Die Paradestrecke in Russland betreffend des Personen-Fernverkehrs ist jene zwischen St. Petersburg und Moskau. Und wen wundert es, dass gerade dort sich ein privater Anbieter eines Hotelzugs zu etablieren beginnt. Inwieweit dennoch Kapitalverflechtungen mit der russischen Staatsbahn RZD gegeben sind, kann nicht ausgeschlossen werden.
http://www.grandexpress.ru/en/index.php
http://reisen.russland.ru/mainmore.php?tpl=Eisenbahn&iditem=24
Auch zu den Nachbarländern gibt es qualitative Verbesserungen:
- Kiew-Moskau erhielt aufgewertetes Wagenmaterial. Bezeichnend hier die Zusatzangabe im Internet „gehobene Ausstattung selbstverständlich“!

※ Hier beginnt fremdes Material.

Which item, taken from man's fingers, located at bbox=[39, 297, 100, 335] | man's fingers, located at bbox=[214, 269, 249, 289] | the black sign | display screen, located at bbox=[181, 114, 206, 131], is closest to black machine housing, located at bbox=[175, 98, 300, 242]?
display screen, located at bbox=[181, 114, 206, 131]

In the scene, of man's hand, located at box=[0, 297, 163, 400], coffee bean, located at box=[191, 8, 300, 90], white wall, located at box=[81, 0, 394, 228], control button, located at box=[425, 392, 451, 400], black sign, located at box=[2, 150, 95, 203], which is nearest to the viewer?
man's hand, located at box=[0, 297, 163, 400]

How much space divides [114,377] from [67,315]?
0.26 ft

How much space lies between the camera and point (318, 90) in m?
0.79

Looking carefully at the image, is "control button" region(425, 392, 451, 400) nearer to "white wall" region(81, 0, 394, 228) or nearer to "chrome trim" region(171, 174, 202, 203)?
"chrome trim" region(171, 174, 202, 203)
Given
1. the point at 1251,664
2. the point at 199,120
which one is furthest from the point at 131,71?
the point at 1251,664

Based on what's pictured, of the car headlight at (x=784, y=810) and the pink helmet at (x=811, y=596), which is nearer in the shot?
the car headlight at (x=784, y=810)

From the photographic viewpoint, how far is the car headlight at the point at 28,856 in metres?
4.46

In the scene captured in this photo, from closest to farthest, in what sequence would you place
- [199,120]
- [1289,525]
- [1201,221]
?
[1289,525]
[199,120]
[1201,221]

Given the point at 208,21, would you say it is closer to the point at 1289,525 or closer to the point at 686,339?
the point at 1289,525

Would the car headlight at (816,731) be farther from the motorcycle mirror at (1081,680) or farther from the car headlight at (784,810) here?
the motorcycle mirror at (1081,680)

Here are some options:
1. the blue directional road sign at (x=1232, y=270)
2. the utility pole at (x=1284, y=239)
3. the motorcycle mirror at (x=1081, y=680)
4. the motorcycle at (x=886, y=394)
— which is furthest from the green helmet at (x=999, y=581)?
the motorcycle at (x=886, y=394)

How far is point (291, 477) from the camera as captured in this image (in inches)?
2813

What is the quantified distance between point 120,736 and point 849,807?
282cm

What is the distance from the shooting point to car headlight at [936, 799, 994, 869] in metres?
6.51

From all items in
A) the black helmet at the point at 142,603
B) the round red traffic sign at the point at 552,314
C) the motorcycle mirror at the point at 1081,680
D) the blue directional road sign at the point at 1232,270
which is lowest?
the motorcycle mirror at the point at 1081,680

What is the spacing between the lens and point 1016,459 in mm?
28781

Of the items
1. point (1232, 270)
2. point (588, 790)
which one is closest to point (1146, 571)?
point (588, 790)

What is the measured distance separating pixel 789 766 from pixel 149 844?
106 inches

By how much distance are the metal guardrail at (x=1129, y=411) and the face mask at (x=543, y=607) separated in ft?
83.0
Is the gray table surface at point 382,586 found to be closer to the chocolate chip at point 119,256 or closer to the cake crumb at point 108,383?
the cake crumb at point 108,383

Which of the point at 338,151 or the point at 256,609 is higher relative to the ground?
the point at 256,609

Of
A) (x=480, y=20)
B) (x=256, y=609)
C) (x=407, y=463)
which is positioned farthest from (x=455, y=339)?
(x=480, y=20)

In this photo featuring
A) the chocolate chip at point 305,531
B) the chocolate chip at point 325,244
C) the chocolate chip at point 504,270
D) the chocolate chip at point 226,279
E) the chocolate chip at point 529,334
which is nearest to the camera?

http://img.aktuell.ru/rurei0010/morenews.php?iditem195
- Berlin-Moskau: hier wird ein Exklusivangebot gut situierten Reisenden dreimal wöchentlich offeriert. Der Gast hat bei Buchung einer Suite das Badezimmer auf Rädern inklusive!
http://www.eng.rzd.ru/page.html?nav_id=49
Weitere Pläne wie die Führung einer derzeit nicht benötigten Talgogarnitur von Berlin nach St. Petersburg ist zwar angekündigt worden, eine tatsächliche Realisierung ist inzwischen in Ferne Zukunft verschoben worden.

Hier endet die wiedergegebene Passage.